Aim of the exercise
Locate each line of the material below that contains the string "Maßnahmen", treating uppercase and lowercase letters as different, and copy those lines in full.

Records supplied
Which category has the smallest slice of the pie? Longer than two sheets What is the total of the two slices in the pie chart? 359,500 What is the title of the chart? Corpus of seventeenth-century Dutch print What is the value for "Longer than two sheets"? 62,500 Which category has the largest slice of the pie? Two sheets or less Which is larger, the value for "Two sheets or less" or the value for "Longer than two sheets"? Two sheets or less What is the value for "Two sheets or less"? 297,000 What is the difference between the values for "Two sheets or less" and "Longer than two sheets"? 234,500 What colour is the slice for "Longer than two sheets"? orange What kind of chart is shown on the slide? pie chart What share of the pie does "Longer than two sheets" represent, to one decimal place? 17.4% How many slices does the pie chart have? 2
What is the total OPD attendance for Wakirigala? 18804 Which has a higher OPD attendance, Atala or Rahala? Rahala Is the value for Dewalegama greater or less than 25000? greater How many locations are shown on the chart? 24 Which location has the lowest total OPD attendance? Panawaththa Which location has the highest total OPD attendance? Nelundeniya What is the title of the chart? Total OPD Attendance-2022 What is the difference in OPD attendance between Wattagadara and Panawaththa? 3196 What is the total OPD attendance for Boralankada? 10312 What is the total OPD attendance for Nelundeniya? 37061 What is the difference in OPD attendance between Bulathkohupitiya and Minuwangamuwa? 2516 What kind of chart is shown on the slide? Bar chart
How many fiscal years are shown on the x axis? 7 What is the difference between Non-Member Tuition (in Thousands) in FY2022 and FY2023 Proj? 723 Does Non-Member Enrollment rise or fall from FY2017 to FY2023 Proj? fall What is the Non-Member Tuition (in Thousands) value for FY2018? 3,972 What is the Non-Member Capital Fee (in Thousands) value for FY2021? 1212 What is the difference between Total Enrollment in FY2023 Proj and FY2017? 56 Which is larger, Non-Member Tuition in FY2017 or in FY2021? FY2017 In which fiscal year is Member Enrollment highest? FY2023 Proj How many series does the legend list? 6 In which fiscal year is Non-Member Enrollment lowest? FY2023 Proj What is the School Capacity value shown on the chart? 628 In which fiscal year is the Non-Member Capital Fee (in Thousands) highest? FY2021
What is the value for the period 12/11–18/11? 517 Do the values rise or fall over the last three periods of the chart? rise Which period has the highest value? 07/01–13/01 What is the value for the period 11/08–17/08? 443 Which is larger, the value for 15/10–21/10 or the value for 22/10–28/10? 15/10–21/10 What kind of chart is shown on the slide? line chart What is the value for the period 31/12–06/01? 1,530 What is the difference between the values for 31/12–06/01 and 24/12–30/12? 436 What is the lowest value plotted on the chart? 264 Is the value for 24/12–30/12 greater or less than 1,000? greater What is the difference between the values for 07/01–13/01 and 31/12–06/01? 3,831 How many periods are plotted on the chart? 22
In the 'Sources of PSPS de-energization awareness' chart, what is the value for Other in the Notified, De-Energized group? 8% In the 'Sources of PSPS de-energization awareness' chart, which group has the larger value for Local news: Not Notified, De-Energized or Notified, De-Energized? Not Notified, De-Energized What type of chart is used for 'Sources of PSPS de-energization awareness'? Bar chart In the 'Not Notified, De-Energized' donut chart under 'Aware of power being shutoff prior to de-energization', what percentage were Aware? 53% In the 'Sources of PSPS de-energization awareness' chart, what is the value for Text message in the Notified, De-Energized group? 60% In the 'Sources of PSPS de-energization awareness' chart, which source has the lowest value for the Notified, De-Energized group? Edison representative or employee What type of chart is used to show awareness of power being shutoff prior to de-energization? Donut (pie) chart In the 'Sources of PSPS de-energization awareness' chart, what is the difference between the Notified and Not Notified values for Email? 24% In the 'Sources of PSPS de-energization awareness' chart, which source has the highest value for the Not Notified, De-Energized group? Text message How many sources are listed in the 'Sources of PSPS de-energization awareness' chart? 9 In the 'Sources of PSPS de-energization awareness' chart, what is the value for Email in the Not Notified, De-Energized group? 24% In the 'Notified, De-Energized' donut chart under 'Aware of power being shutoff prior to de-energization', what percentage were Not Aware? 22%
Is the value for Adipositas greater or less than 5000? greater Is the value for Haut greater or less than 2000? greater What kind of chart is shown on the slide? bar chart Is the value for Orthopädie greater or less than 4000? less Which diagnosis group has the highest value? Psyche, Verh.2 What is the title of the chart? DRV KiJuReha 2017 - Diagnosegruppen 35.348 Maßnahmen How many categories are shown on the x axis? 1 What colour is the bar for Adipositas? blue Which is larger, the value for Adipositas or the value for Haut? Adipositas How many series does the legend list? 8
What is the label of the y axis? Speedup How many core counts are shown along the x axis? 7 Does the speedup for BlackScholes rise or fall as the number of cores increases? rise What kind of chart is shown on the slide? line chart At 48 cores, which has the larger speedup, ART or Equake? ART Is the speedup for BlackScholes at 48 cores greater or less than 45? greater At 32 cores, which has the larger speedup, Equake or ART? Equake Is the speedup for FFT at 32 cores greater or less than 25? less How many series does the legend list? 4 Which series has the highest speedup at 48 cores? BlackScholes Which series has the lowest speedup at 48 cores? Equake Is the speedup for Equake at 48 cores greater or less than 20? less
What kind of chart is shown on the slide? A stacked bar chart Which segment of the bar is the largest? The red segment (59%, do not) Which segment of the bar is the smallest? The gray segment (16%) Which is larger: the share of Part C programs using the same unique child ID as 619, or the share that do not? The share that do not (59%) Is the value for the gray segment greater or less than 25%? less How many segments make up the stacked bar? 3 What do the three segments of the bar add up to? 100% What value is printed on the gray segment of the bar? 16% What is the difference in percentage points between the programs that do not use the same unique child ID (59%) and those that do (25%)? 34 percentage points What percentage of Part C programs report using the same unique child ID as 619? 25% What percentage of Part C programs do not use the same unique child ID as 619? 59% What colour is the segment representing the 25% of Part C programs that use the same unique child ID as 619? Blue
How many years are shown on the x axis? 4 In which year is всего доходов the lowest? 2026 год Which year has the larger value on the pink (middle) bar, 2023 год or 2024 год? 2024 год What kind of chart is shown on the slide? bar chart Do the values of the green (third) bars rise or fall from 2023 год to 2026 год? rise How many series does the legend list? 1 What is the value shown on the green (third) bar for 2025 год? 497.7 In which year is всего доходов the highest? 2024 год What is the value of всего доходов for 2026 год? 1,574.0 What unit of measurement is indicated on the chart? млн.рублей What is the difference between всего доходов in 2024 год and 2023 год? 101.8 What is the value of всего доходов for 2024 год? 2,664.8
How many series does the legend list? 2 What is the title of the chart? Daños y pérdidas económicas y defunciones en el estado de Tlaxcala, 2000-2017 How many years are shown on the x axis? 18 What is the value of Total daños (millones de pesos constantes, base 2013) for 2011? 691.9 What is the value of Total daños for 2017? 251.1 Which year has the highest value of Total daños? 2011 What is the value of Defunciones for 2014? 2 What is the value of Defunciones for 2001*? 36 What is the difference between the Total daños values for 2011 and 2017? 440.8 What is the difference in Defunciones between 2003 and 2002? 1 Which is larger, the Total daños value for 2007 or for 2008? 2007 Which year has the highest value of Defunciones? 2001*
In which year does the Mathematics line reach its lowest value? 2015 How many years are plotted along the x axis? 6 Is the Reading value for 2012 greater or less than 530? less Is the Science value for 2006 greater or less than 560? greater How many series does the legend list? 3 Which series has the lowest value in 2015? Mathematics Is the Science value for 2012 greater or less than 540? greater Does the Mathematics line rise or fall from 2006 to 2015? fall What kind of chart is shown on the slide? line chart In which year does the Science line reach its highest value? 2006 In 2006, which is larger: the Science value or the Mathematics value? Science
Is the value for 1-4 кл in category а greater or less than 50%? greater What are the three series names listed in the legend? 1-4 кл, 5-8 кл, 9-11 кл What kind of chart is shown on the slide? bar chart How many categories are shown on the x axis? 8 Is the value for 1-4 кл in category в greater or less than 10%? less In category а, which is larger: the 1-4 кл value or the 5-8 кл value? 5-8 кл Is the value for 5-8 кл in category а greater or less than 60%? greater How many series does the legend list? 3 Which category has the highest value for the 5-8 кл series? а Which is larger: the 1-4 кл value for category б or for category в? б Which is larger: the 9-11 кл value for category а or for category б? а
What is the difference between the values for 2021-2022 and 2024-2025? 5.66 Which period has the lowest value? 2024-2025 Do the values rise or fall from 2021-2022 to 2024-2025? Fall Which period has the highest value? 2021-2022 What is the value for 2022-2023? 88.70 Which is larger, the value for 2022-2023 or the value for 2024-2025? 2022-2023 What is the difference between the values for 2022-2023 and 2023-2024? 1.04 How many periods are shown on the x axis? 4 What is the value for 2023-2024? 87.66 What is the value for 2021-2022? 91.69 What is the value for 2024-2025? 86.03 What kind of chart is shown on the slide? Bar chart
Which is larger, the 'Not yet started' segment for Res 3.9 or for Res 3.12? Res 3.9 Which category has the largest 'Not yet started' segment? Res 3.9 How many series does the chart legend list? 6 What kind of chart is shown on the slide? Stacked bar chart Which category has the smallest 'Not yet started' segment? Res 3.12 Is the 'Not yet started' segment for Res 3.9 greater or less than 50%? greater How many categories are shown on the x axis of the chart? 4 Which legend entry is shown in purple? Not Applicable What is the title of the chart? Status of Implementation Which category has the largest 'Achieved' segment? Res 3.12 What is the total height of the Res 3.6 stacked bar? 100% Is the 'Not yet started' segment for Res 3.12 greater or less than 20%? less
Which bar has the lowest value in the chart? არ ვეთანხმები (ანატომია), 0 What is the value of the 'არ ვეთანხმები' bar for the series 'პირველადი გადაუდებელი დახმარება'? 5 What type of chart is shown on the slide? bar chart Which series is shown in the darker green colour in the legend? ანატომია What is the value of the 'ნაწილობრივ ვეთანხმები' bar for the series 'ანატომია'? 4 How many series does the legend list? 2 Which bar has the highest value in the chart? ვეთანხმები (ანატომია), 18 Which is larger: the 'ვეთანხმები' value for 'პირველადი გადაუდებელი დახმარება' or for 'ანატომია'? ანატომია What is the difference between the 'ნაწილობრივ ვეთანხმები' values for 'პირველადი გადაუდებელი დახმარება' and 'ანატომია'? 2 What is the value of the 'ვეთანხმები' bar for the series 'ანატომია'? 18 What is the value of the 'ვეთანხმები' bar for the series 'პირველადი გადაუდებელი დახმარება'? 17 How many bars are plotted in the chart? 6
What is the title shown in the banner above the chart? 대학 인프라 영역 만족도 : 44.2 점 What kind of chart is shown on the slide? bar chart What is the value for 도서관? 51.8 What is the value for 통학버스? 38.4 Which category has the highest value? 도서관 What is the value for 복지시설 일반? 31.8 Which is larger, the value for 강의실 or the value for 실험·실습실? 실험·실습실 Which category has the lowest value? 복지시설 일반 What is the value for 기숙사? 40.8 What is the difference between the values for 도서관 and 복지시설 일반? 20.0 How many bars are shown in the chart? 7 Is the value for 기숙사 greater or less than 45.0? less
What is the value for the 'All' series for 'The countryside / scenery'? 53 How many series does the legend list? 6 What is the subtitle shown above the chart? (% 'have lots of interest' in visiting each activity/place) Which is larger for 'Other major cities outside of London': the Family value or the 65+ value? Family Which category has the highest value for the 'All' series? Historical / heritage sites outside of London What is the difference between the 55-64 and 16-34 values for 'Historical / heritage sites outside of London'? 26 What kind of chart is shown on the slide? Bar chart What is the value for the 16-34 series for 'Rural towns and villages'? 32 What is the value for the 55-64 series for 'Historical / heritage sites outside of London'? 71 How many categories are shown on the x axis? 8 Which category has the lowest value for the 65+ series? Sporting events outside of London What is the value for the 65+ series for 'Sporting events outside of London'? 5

Task response
Is the value for Adipositas greater or less than 5000? greater Is the value for Haut greater or less than 2000? greater What kind of chart is shown on the slide? bar chart Is the value for Orthopädie greater or less than 4000? less Which diagnosis group has the highest value? Psyche, Verh.2 What is the title of the chart? DRV KiJuReha 2017 - Diagnosegruppen 35.348 Maßnahmen How many categories are shown on the x axis? 1 What colour is the bar for Adipositas? blue Which is larger, the value for Adipositas or the value for Haut? Adipositas How many series does the legend list? 8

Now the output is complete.